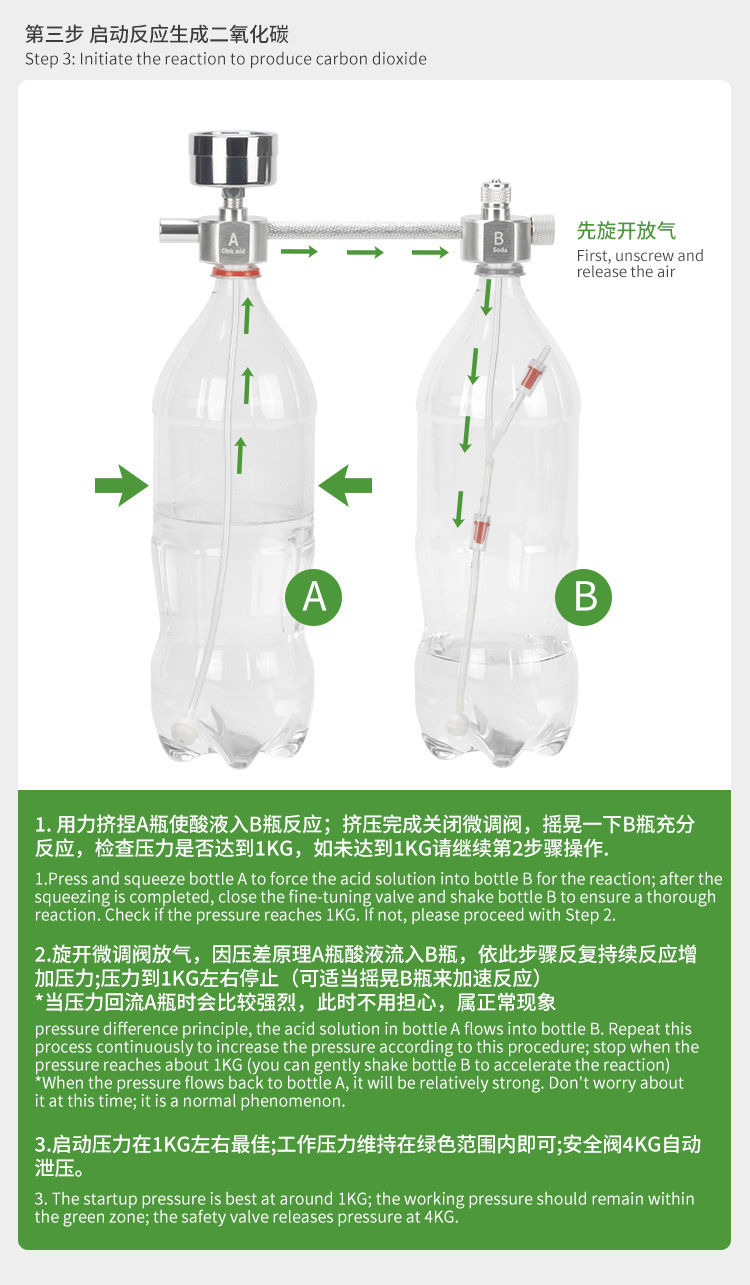 第三步 启动反应生成二氧化碳
Step 3: Initiate the reaction to produce carbon dioxide

A
Citric acid

B
Soda

先旋开放气
First, unscrew and release the air

A

B

1. 用力挤捏A瓶使酸液入B瓶反应；挤压完成关闭微调阀，摇晃一下B瓶充分反应，检查压力是否达到1KG，如未达到1KG请继续第2步骤操作.

1.Press and squeeze bottle A to force the acid solution into bottle B for the reaction; after the squeezing is completed, close the fine-tuning valve and shake bottle B to ensure a thorough reaction. Check if the pressure reaches 1KG. If not, please proceed with Step 2.

2.旋开微调阀放气，因压差原理A瓶酸液流入B瓶，依此步骤反复持续反应增加压力;压力到1KG左右停止（可适当摇晃B瓶来加速反应）
*当压力回流A瓶时会比较强烈，此时不用担心，属正常现象

pressure difference principle, the acid solution in bottle A flows into bottle B. Repeat this process continuously to increase the pressure according to this procedure; stop when the pressure reaches about 1KG (you can gently shake bottle B to accelerate the reaction)
*When the pressure flows back to bottle A, it will be relatively strong. Don't worry about it at this time; it is a normal phenomenon.

3.启动压力在1KG左右最佳;工作压力维持在绿色范围内即可;安全阀4KG自动泄压。

3. The startup pressure is best at around 1KG; the working pressure should remain within the green zone; the safety valve releases pressure at 4KG.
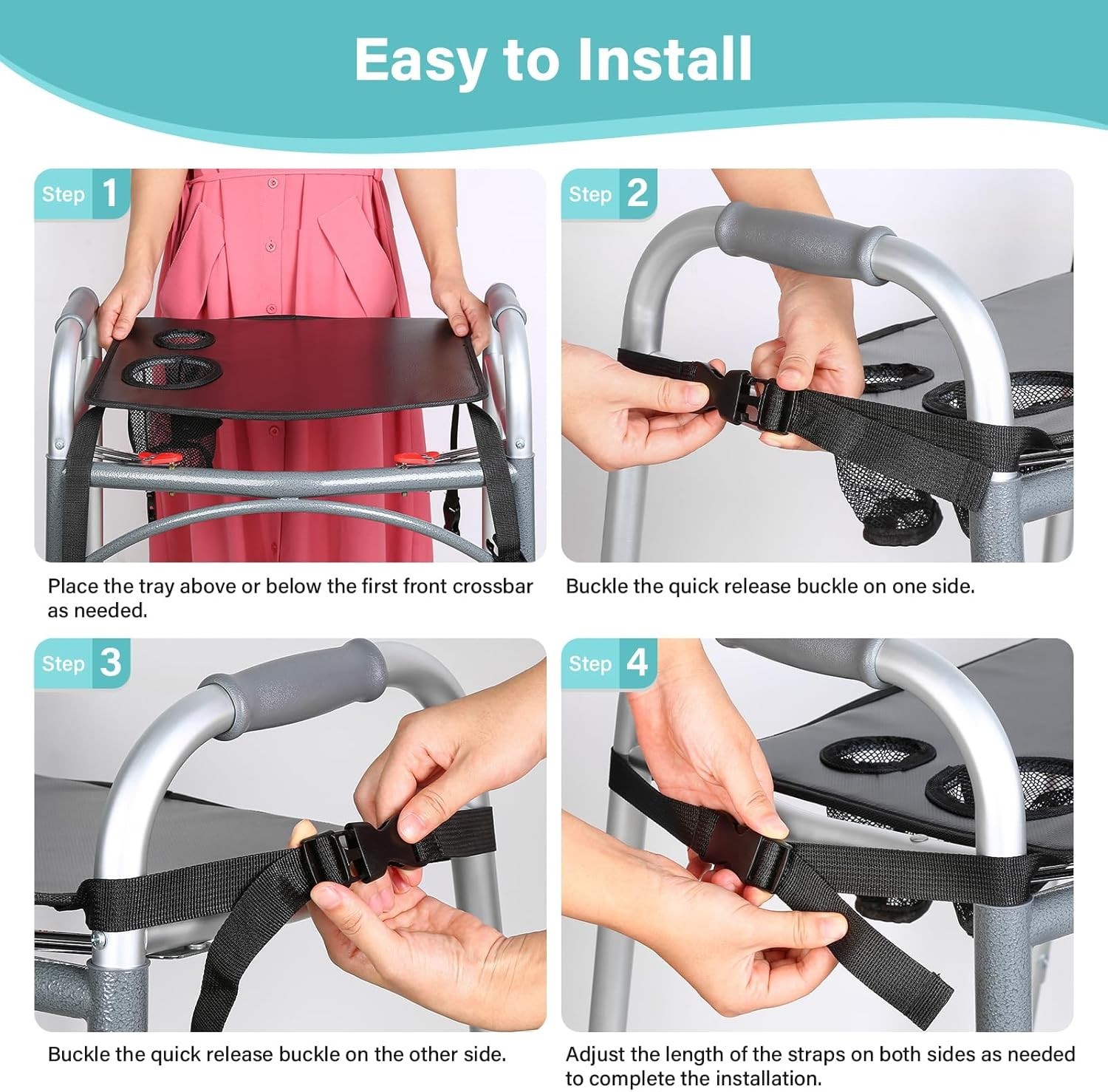 Easy to Install

Step 1

Place the tray above or below the first front crossbar as needed.

Step 2

Buckle the quick release buckle on one side.

Step 3

Buckle the quick release buckle on the other side.

Step 4

Adjust the length of the straps on both sides as needed to complete the installation.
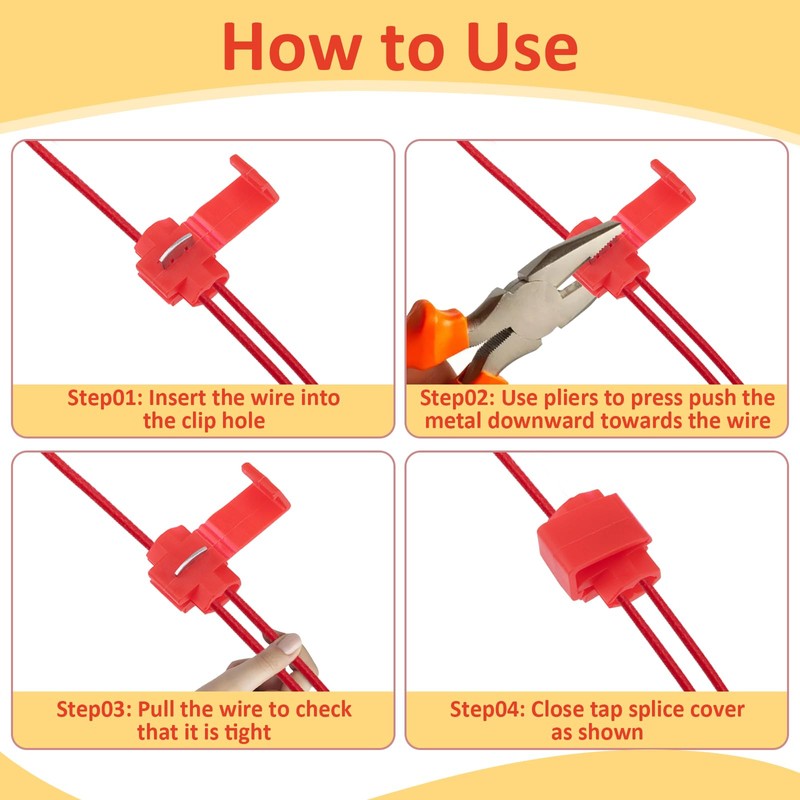 How to Use

Step01: Insert the wire into the clip hole

Step02: Use pliers to press push the metal downward towards the wire

Step03: Pull the wire to check that it is tight

Step04: Close tap splice cover as shown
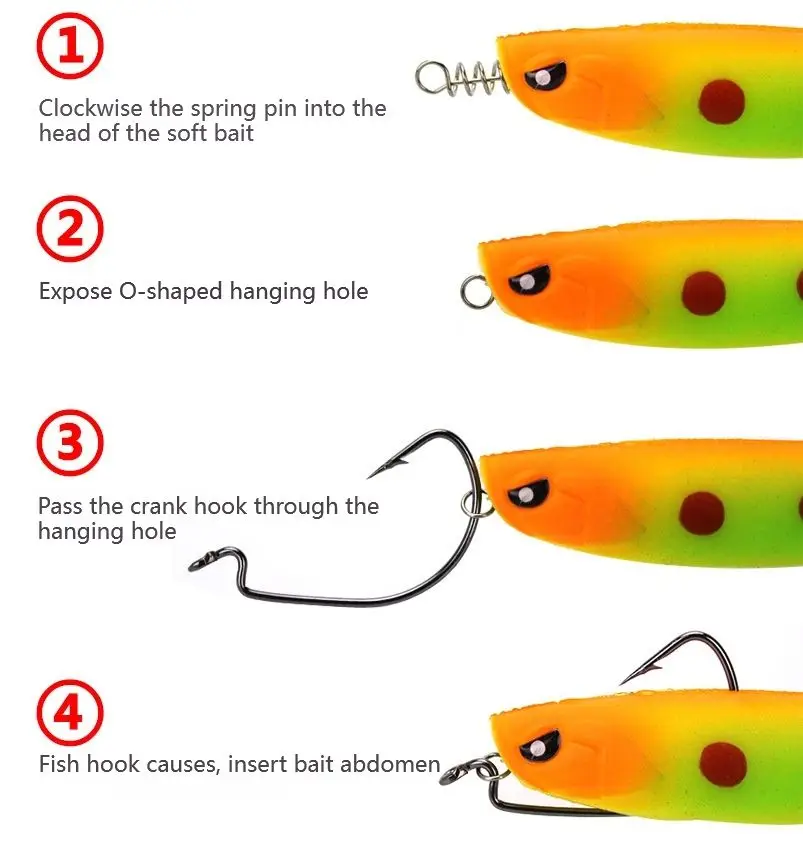 ①

Clockwise the spring pin into the head of the soft bait

②

Expose O-shaped hanging hole

③

Pass the crank hook through the hanging hole

④

Fish hook causes, insert bait abdomen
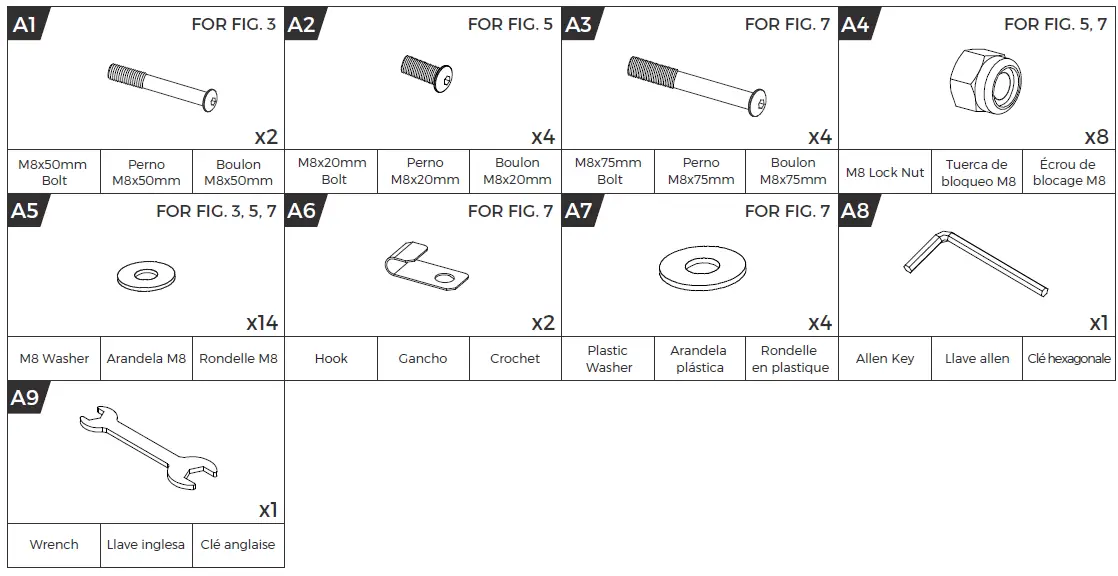 A1 FOR FIG. 3

x2

| M8x50mm Bolt | Perno M8x50mm | Boulon M8x50mm |
|---|---|---|

A2 FOR FIG. 5

x4

| M8x20mm Bolt | Perno M8x20mm | Boulon M8x20mm |
|---|---|---|

A3 FOR FIG. 7

x4

| M8x75mm Bolt | Perno M8x75mm | Boulon M8x75mm |
|---|---|---|

A4 FOR FIG. 5, 7

x8

| M8 Lock Nut | Tuerca de bloqueo M8 | Écrou de blocage M8 |
|---|---|---|

A5 FOR FIG. 3, 5, 7

x14

| M8 Washer | Arandela M8 | Rondelle M8 |
|---|---|---|

A6 FOR FIG. 7

x2

| Hook | Gancho | Crochet |
|---|---|---|

A7 FOR FIG. 7

x4

| Plastic Washer | Arandela plástica | Rondelle en plastique |
|---|---|---|

A8

x1

| Allen Key | Llave allen | Clé hexagonale |
|---|---|---|

A9

x1

| Wrench | Llave inglesa | Clé anglaise |
|---|---|---|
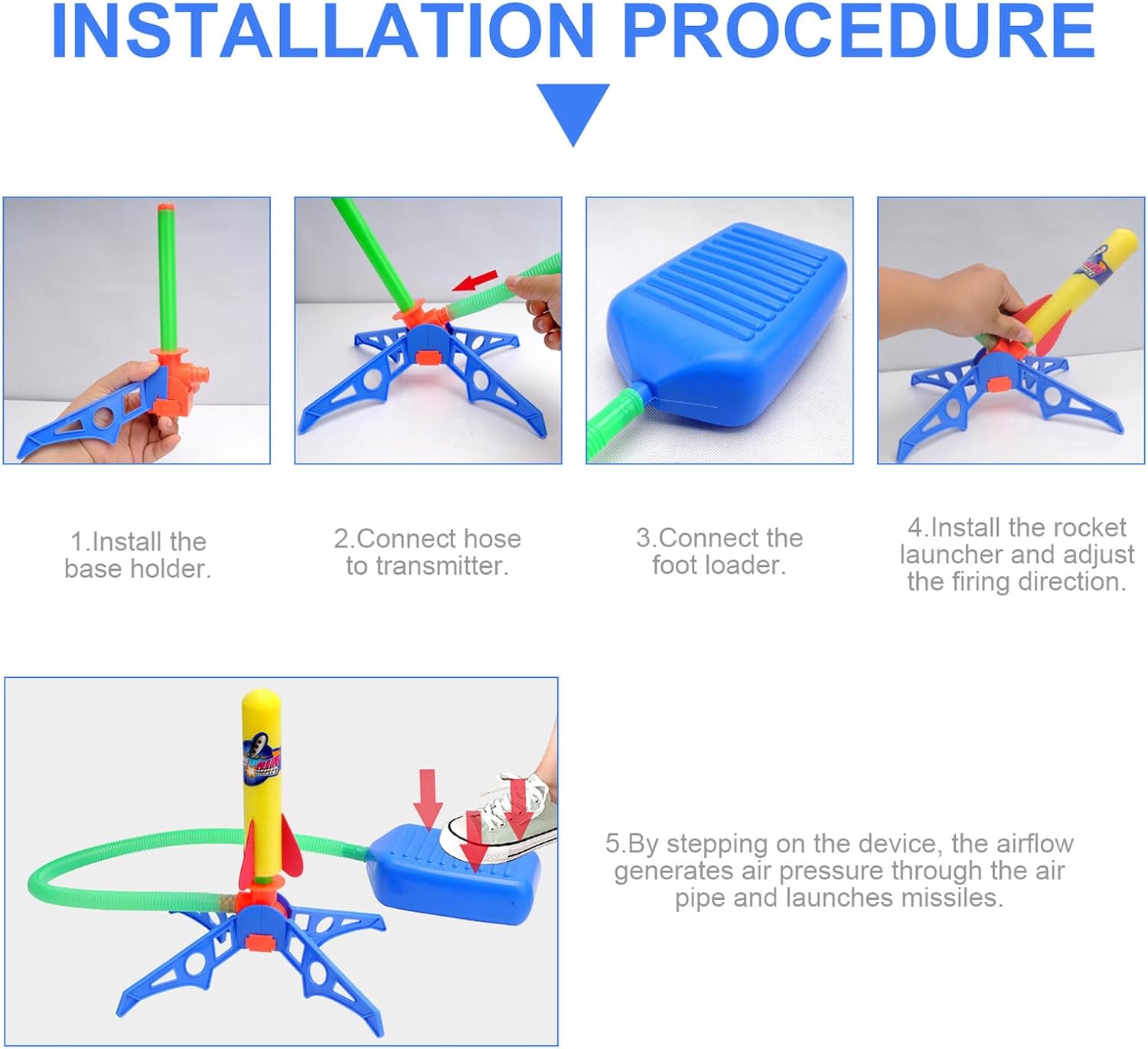 INSTALLATION PROCEDURE

1.Install the base holder.

2.Connect hose to transmitter.

3.Connect the foot loader.

4.Install the rocket launcher and adjust the firing direction.

5.By stepping on the device, the airflow generates air pressure through the air pipe and launches missiles.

**DIRECTIONS**
With "bait" as the string to match, show every line of the entries above that has it.

**RESULT OF THIS EXERCISE**
Clockwise the spring pin into the head of the soft bait
Fish hook causes, insert bait abdomen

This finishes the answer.